I am new to the GitHub code and data search kind of thing. My motive is to search / scan A to Z Public Repositories of GitHub/Git to make sure that noone has copied my company source code or sensitive data.
I am thinking about the below challenges;
Please give me a guide for this.
Thanks a lot for quick help (in advance!)
Abhishek
Welcome to StackOverflow!
Your best bet is to use Github's search API to find code that you are interested. For example, using Github's search (not through the API) for my domain name, I was able to find code that I've committed.

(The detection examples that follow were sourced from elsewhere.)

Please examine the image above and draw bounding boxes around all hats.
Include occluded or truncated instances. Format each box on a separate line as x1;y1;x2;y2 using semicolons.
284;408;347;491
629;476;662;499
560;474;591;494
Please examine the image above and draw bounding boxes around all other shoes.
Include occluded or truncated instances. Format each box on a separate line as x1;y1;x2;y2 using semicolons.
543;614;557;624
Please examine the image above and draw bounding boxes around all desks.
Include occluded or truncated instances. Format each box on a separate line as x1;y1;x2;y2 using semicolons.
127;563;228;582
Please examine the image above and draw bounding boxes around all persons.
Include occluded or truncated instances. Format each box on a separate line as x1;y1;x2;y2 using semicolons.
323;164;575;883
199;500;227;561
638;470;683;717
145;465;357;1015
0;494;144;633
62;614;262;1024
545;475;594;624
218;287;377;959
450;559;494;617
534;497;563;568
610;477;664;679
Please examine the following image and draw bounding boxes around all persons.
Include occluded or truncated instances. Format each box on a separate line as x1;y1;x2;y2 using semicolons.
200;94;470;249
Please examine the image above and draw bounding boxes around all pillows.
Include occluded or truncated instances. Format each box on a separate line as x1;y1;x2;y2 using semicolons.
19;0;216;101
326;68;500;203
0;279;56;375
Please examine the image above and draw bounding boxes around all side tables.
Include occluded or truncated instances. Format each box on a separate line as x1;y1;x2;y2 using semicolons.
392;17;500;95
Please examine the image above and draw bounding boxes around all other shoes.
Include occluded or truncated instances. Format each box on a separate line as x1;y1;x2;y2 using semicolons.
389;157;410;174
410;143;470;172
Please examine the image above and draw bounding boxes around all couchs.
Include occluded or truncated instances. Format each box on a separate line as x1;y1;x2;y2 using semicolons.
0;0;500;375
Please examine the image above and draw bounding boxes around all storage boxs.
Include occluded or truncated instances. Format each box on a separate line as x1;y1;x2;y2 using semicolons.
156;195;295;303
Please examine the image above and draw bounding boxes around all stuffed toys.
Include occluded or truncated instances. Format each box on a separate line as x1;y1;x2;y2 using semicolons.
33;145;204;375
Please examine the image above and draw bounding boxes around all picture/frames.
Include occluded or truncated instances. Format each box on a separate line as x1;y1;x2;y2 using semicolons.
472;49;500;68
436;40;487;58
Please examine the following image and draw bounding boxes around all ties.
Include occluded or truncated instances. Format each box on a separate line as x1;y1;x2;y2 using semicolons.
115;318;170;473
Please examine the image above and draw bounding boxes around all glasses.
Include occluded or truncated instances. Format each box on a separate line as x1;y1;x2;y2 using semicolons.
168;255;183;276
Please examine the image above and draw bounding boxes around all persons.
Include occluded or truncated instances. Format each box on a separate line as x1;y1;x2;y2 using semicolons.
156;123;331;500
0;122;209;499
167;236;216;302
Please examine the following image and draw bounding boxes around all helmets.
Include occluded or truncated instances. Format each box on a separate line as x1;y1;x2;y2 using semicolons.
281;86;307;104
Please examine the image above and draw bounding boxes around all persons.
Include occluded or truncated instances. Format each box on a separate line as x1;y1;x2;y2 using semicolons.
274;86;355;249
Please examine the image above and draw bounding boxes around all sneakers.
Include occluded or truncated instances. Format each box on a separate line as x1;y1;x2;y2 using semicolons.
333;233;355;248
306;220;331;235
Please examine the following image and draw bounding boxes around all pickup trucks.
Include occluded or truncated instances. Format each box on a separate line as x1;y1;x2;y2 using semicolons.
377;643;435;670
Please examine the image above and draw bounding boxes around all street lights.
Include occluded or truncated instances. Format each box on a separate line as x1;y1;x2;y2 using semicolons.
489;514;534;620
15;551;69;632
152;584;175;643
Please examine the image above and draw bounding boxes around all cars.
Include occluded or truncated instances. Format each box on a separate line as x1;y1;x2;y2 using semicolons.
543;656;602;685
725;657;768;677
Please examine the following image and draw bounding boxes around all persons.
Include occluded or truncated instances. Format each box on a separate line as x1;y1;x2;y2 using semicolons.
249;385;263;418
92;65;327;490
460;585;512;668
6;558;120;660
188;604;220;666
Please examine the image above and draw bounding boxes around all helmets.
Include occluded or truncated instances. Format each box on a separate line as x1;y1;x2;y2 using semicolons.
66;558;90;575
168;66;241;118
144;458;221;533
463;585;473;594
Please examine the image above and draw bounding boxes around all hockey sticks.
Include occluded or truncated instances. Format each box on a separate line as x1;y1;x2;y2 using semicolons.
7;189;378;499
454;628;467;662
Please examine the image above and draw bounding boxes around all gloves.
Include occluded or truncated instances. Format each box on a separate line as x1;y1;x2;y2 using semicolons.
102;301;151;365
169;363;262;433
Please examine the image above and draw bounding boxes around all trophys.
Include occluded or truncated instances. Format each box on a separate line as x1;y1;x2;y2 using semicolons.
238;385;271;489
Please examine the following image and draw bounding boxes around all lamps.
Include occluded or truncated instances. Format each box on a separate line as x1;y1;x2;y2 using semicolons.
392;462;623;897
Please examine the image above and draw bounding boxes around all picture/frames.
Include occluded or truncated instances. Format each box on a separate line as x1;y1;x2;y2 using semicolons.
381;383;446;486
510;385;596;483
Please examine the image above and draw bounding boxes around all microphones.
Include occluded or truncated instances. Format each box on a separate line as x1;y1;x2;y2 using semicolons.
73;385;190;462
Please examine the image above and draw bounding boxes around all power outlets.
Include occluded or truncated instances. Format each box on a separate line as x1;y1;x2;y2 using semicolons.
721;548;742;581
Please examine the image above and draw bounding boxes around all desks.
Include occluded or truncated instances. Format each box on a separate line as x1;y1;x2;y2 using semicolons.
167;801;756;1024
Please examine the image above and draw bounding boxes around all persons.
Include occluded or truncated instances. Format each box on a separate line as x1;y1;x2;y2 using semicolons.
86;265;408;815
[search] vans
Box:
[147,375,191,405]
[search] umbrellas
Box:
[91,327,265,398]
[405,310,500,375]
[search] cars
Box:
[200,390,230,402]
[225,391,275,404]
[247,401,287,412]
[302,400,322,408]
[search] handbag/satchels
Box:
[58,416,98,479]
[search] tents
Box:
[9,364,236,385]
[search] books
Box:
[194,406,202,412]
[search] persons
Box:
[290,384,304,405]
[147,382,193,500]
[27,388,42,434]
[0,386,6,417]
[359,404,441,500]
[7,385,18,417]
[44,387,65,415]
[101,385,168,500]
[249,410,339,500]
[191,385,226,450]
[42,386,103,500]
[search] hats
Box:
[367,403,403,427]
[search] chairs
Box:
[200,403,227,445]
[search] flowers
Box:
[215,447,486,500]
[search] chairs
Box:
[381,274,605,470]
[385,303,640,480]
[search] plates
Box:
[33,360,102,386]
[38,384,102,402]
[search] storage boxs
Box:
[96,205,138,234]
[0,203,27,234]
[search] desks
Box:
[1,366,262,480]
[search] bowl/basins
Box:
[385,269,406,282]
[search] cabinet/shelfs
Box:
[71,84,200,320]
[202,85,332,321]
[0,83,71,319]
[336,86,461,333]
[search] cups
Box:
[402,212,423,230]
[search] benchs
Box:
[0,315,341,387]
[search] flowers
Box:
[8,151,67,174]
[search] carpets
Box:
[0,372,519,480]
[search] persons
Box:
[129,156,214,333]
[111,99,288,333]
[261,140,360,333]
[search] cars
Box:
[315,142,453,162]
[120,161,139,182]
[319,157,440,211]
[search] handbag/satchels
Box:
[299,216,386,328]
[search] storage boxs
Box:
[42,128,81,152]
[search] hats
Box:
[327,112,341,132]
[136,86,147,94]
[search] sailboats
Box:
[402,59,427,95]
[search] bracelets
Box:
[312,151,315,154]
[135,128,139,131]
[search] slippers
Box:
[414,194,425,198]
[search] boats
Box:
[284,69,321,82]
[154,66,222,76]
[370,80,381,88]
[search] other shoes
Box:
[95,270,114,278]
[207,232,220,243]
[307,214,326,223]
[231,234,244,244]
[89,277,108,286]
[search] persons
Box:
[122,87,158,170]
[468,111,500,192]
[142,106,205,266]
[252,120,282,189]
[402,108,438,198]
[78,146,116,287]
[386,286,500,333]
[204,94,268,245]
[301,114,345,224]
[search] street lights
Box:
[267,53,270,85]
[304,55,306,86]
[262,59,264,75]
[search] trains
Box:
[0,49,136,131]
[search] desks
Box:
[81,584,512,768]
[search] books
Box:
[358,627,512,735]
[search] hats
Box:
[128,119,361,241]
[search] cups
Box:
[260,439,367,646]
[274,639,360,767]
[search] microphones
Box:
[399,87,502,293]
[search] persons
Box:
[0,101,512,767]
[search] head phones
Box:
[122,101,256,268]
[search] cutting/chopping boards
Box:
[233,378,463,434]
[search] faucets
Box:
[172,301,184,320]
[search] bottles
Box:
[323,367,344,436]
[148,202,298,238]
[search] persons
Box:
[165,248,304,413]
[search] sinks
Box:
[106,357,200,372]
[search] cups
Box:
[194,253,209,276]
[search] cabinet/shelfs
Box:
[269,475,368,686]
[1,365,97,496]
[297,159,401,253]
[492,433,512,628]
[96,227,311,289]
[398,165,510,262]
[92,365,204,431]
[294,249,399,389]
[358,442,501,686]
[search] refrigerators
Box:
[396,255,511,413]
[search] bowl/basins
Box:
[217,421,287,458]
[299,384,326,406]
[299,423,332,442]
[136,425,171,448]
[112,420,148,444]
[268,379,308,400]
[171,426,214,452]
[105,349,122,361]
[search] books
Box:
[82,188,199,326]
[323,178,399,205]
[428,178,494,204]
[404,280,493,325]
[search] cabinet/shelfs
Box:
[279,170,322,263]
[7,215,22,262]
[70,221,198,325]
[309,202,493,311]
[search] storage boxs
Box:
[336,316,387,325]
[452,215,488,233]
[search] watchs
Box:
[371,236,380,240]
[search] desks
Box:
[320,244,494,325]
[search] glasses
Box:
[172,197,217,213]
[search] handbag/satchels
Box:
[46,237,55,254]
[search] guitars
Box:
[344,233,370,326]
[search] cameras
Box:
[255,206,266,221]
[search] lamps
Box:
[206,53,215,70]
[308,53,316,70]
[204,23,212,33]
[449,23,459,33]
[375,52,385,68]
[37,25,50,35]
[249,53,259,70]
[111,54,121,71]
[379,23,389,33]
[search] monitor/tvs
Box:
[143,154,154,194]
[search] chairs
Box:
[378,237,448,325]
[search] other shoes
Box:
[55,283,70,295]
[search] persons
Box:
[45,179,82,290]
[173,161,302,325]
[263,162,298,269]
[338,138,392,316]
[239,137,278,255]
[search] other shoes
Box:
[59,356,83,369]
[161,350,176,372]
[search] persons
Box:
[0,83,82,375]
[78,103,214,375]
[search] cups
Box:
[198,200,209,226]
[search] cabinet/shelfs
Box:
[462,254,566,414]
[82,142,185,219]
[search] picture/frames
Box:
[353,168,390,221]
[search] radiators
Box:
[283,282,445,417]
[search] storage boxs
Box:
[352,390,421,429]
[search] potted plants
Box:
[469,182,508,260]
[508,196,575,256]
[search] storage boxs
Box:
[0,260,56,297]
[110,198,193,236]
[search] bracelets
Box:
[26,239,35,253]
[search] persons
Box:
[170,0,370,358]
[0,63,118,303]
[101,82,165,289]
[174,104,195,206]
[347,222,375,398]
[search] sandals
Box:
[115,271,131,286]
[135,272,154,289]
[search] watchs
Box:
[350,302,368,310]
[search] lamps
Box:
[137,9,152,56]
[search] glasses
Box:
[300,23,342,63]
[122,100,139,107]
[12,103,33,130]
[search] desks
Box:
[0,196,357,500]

However, keep in mind that this won't solve your problem of making sure no one has copied your source code. There are countless git services: GitHub, GitLab, Bitbucket, just to name a few. Besides that, you also have to contend with private repositories where searching wouldn't go. It is impossible to search everything. Your best bet is to have safe-guards in place to prevent it from happening such as having strict access controls, ensuring your employees as well as any vendors you work with understand and agree to company policy regarding data.
Finally, having a good responsible disclosure program will encourage white-hat hackers to inform you of any breaches.
Now, with all that in mind, I still think creating a small bot to search the popular places like github, etc. is not a bad idea. Another thing you could do is create a canary, where you have an object that's sole job is to be uniquely identifiable so that if there is a breach, your search can find it easily.
A canary can be a unique row in a database, a specific file with unique text within it, etc. where you can do a search for that text regularly and if it comes up, you know that there was a breach.